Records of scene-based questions

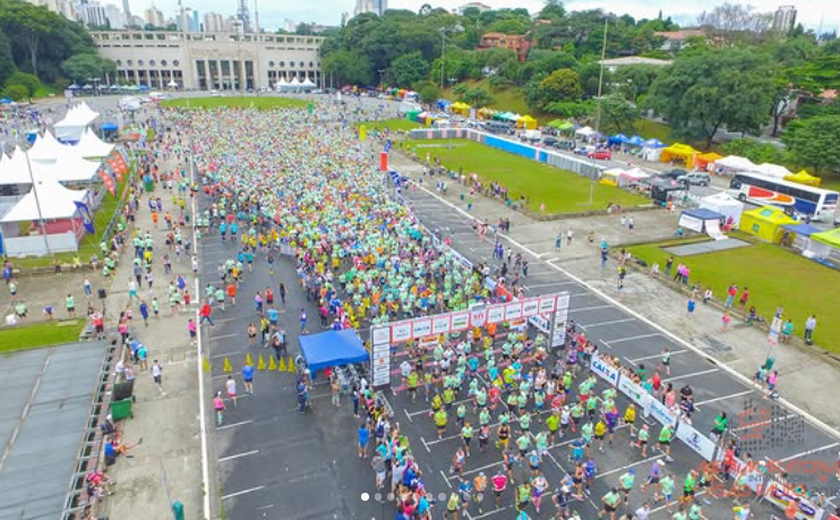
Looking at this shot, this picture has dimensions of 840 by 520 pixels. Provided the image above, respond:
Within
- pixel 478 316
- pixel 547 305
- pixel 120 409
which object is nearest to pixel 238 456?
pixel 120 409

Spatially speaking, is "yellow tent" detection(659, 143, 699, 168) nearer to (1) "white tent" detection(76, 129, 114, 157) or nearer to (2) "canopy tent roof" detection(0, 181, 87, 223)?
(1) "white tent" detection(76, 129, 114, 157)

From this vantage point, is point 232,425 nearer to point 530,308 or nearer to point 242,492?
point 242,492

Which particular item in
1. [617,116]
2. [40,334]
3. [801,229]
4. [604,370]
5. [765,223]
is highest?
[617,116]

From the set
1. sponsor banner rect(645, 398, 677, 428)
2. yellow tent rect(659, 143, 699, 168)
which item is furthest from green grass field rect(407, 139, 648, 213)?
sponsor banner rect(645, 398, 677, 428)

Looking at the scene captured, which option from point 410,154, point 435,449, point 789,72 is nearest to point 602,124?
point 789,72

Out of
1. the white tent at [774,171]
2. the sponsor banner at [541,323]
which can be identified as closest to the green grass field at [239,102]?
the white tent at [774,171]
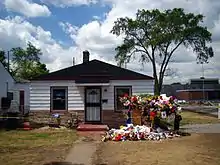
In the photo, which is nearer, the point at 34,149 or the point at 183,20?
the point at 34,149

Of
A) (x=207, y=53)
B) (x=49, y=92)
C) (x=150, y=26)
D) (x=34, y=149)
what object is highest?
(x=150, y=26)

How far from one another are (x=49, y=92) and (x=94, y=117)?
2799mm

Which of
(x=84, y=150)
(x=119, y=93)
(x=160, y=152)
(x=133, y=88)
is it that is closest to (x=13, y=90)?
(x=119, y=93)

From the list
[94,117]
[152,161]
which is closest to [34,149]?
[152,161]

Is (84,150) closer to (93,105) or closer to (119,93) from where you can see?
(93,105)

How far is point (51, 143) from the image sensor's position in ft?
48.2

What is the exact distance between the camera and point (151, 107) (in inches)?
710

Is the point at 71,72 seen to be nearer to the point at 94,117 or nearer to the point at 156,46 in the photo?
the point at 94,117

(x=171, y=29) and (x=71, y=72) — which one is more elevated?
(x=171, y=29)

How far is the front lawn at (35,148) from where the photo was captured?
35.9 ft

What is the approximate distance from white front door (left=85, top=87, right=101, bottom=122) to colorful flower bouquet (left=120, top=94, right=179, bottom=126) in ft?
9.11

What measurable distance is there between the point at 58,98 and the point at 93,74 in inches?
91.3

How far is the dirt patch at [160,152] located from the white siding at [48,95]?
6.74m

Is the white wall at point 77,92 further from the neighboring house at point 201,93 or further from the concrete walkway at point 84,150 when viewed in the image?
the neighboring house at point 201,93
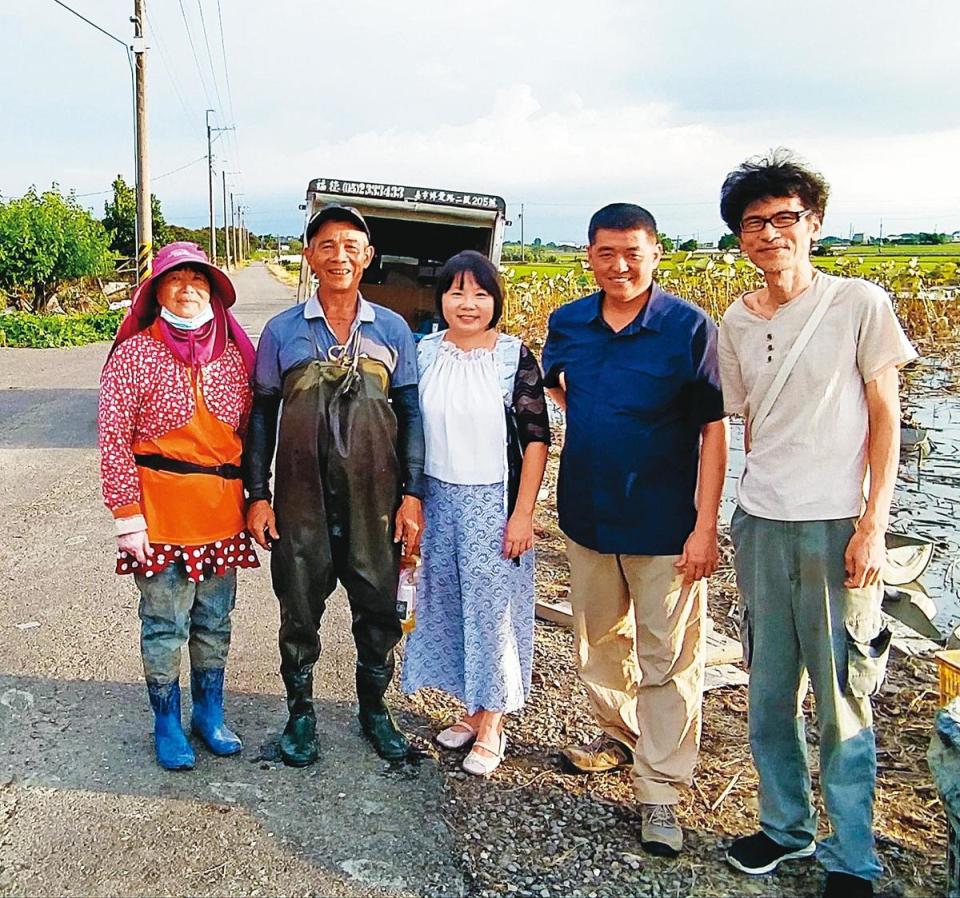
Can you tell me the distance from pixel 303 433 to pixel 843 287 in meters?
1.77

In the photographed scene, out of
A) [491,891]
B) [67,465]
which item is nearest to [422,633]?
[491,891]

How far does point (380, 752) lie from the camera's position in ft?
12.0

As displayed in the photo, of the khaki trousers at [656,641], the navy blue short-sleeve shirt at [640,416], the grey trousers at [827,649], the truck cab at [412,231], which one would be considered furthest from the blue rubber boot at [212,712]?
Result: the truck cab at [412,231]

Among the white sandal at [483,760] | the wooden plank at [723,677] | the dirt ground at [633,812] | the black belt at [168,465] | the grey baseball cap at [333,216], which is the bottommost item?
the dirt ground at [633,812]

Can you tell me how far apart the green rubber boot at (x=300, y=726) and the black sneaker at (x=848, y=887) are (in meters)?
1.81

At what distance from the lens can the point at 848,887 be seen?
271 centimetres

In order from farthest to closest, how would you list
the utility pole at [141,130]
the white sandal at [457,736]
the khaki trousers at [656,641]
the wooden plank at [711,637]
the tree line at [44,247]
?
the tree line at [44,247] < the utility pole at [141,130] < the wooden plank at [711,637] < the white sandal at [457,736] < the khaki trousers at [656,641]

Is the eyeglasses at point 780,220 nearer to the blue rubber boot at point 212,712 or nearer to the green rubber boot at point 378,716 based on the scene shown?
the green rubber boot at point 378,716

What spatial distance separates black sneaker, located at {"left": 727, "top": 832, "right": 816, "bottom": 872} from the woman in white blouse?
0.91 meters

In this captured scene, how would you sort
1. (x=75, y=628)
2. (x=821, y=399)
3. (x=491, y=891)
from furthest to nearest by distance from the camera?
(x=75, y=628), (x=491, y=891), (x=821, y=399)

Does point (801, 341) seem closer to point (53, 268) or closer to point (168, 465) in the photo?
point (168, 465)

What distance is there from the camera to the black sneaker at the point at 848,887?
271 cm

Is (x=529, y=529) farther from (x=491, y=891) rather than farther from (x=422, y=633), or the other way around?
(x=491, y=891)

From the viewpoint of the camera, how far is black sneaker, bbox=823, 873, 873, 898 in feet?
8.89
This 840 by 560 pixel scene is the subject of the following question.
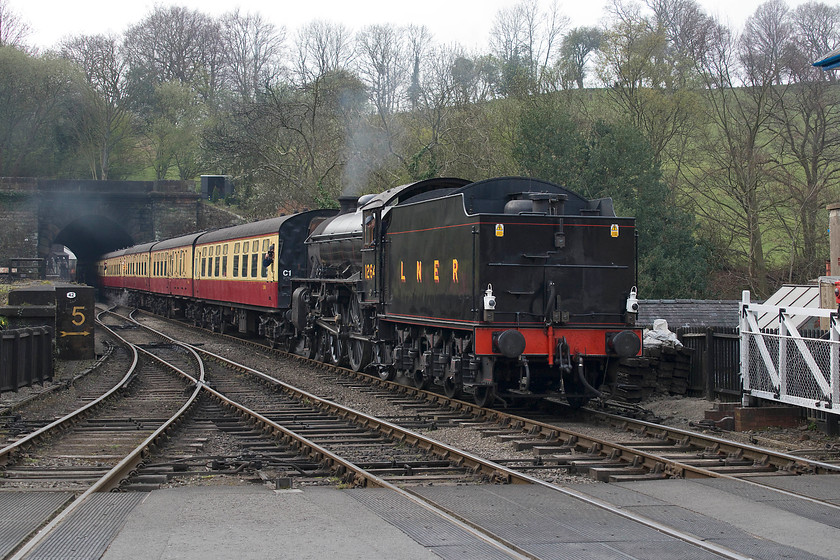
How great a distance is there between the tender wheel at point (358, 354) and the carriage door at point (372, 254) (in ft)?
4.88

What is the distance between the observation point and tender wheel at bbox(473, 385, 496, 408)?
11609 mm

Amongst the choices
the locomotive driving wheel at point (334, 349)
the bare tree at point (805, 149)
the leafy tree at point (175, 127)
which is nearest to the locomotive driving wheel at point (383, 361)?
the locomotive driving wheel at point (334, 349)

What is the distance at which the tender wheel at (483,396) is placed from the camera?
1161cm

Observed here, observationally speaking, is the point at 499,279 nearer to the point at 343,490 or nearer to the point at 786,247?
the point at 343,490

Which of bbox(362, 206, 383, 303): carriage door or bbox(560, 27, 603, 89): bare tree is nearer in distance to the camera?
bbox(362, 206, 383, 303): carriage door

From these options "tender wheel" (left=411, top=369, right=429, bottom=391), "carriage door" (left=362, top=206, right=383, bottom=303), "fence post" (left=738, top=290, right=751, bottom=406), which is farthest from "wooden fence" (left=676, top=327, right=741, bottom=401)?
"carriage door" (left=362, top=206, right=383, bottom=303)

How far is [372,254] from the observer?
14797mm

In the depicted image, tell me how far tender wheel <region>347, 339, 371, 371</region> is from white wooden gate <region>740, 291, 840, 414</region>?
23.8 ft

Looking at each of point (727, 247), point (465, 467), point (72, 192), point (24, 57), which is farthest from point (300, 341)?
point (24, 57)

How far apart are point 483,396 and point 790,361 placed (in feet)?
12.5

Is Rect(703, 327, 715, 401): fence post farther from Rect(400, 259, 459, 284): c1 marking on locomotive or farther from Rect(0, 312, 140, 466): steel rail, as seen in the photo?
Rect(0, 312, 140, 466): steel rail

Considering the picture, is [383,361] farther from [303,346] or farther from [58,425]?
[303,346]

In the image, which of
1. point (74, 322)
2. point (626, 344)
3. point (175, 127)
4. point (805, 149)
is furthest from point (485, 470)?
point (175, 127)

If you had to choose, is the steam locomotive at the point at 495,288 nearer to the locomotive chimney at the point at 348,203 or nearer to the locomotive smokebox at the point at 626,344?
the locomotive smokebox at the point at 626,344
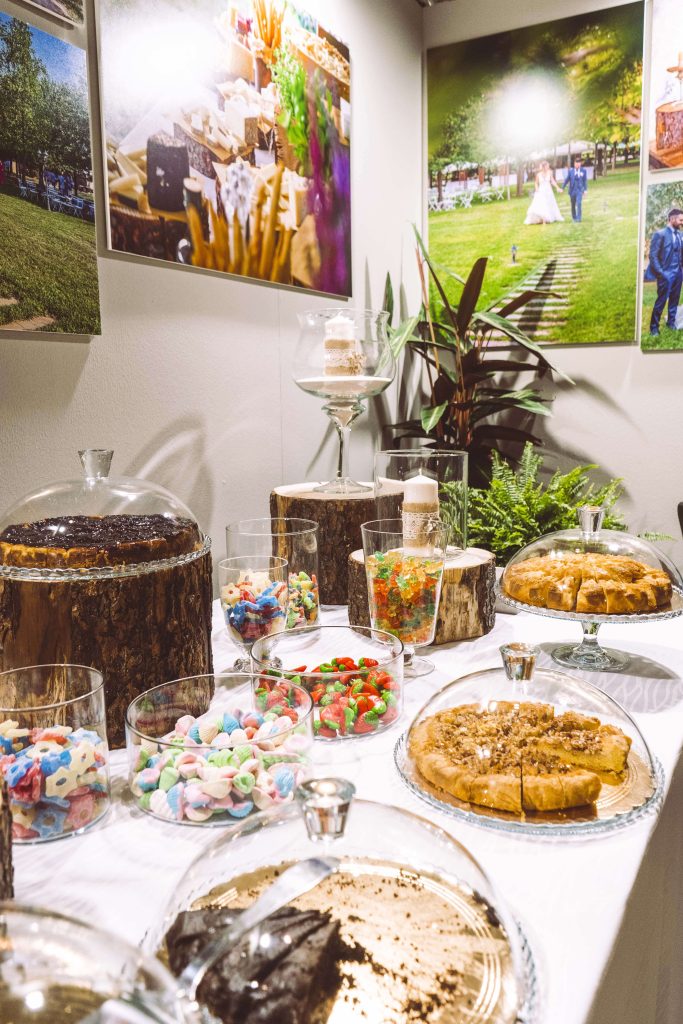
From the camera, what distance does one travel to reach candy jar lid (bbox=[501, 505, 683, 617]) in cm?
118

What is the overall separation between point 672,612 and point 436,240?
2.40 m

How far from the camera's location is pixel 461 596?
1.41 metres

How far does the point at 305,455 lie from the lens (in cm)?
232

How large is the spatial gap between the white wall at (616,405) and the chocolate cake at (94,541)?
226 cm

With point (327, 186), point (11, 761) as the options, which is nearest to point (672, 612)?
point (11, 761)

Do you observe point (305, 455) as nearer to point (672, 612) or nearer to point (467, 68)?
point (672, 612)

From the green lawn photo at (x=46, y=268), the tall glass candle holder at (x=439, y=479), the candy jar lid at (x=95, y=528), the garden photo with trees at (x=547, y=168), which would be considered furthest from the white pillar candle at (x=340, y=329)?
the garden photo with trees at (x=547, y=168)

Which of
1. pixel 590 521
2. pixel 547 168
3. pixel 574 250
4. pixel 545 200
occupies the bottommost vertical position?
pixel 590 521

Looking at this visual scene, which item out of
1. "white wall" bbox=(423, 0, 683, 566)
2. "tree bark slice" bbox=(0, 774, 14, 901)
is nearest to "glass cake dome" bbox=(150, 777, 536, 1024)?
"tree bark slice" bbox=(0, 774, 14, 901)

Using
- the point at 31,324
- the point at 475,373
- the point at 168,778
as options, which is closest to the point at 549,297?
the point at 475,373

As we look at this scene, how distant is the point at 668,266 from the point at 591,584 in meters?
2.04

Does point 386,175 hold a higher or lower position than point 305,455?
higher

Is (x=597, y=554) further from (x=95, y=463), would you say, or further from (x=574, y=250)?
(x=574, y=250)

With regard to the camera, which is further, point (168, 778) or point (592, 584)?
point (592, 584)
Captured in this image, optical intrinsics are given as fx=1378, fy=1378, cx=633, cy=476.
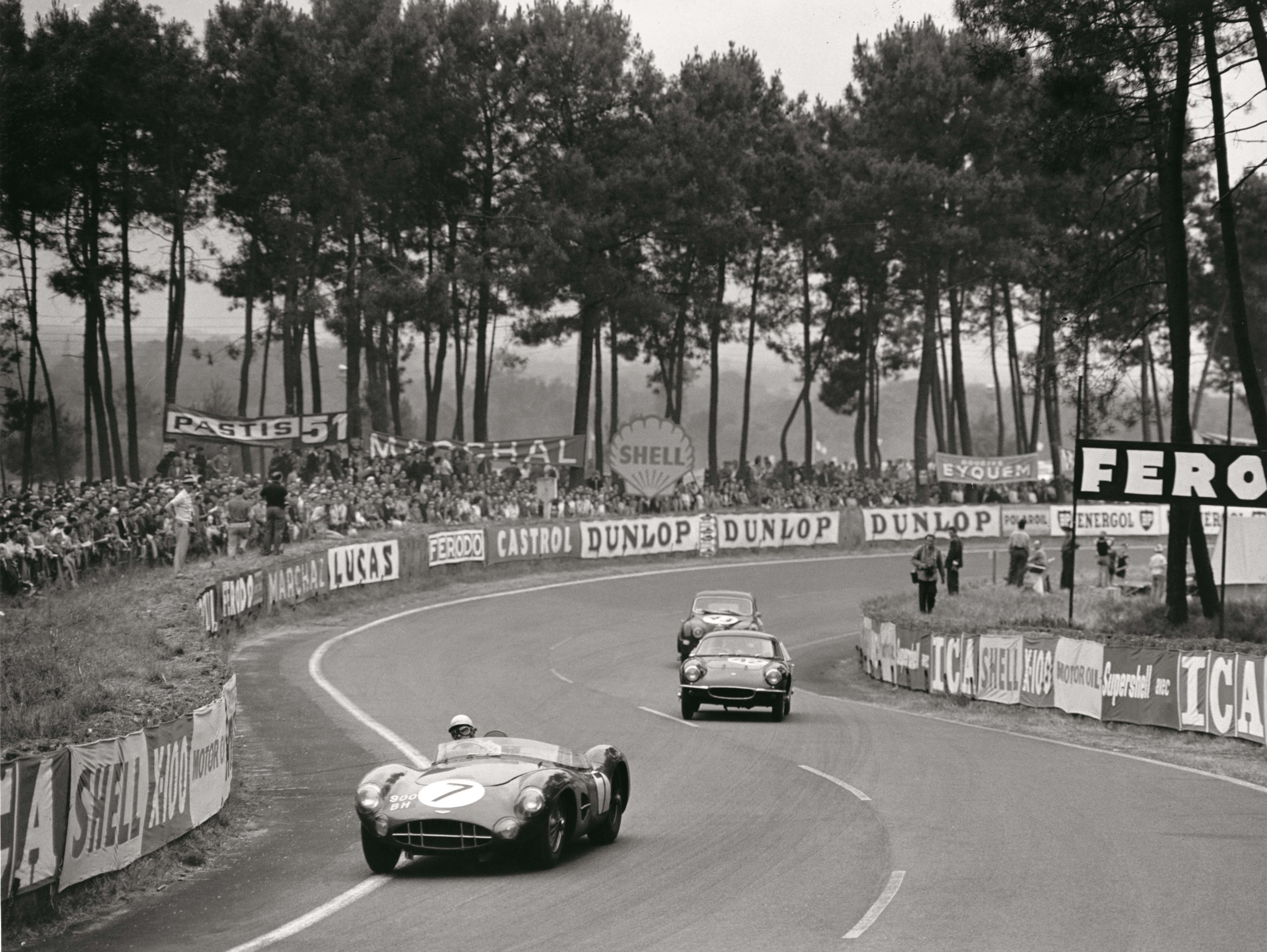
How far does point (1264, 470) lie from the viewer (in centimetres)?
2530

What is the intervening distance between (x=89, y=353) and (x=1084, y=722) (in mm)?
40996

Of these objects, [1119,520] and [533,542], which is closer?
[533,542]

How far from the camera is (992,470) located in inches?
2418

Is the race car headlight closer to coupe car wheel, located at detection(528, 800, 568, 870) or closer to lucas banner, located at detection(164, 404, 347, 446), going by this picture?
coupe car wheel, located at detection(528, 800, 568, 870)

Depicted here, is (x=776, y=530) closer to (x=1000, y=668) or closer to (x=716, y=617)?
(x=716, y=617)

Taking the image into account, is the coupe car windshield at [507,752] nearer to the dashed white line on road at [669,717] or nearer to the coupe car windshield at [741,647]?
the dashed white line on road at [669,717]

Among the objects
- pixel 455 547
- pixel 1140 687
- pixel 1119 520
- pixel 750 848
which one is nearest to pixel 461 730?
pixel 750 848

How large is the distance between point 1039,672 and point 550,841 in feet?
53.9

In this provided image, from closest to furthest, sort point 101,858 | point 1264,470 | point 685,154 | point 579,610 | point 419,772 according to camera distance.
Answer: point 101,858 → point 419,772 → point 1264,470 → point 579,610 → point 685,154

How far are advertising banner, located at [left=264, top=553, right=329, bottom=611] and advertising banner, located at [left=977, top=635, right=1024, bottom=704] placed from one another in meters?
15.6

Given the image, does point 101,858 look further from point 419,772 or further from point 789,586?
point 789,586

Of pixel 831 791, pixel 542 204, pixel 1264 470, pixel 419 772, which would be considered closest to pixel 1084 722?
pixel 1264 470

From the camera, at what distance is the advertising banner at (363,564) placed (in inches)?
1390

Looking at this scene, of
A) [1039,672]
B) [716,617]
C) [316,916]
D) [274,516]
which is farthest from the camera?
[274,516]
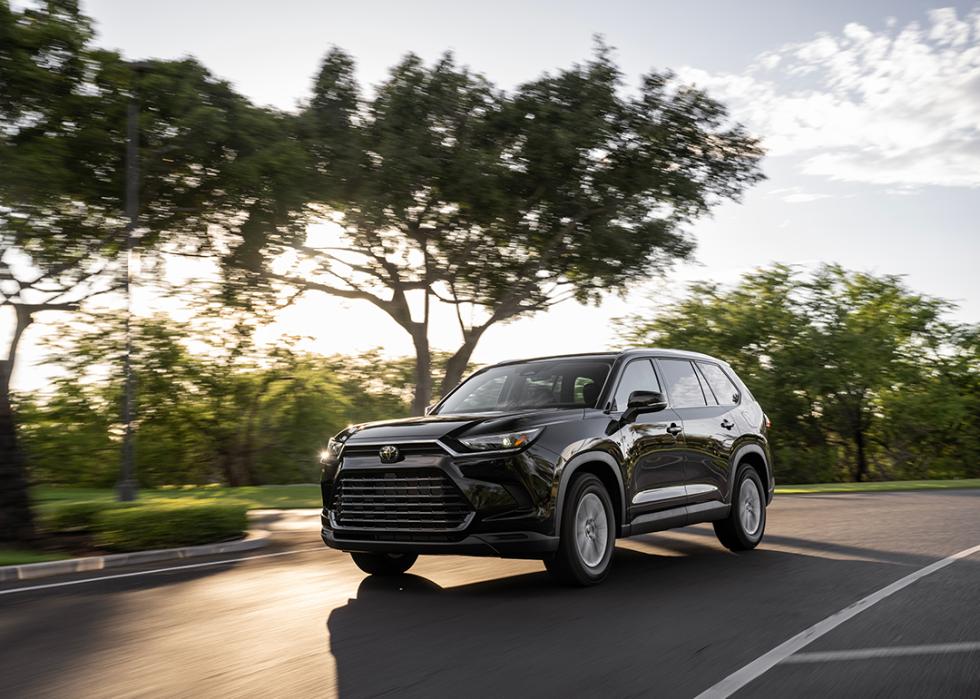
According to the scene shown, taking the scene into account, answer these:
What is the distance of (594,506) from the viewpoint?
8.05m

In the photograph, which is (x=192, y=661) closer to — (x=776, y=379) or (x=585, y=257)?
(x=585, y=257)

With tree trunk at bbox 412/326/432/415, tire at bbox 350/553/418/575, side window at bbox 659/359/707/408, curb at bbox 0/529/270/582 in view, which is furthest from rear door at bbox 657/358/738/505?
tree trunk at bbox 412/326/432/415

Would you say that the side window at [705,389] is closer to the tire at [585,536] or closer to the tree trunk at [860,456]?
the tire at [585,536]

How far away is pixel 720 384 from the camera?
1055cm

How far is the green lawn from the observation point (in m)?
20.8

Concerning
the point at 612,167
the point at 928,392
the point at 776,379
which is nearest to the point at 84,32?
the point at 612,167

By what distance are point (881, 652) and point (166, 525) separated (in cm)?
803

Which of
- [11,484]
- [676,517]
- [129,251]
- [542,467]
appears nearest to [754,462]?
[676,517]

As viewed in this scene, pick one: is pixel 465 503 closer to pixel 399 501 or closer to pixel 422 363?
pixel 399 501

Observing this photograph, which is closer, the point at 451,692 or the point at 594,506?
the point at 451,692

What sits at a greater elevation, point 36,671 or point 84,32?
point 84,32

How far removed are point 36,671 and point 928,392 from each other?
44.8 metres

Exercise prompt
Copy out the entries again word for word, covering only the stretch from the line containing "Can you tell me how" through the line containing "0.91 meters", with both of those lines included.

Complete response
Can you tell me how far apart the green rubber boot at (x=300, y=726) and the black sneaker at (x=848, y=887) are (in meters)?
1.81

At what distance from the lens can the point at 848,887 be seen?
271 centimetres

In order from farthest to closest, how would you list
the utility pole at [141,130]
the white sandal at [457,736]
the khaki trousers at [656,641]
the wooden plank at [711,637]
the tree line at [44,247]
?
the tree line at [44,247] < the utility pole at [141,130] < the wooden plank at [711,637] < the white sandal at [457,736] < the khaki trousers at [656,641]

Is the eyeglasses at point 780,220 nearer to the blue rubber boot at point 212,712 or nearer to the green rubber boot at point 378,716 based on the scene shown?
the green rubber boot at point 378,716

What spatial distance separates black sneaker, located at {"left": 727, "top": 832, "right": 816, "bottom": 872} from the woman in white blouse?
0.91 meters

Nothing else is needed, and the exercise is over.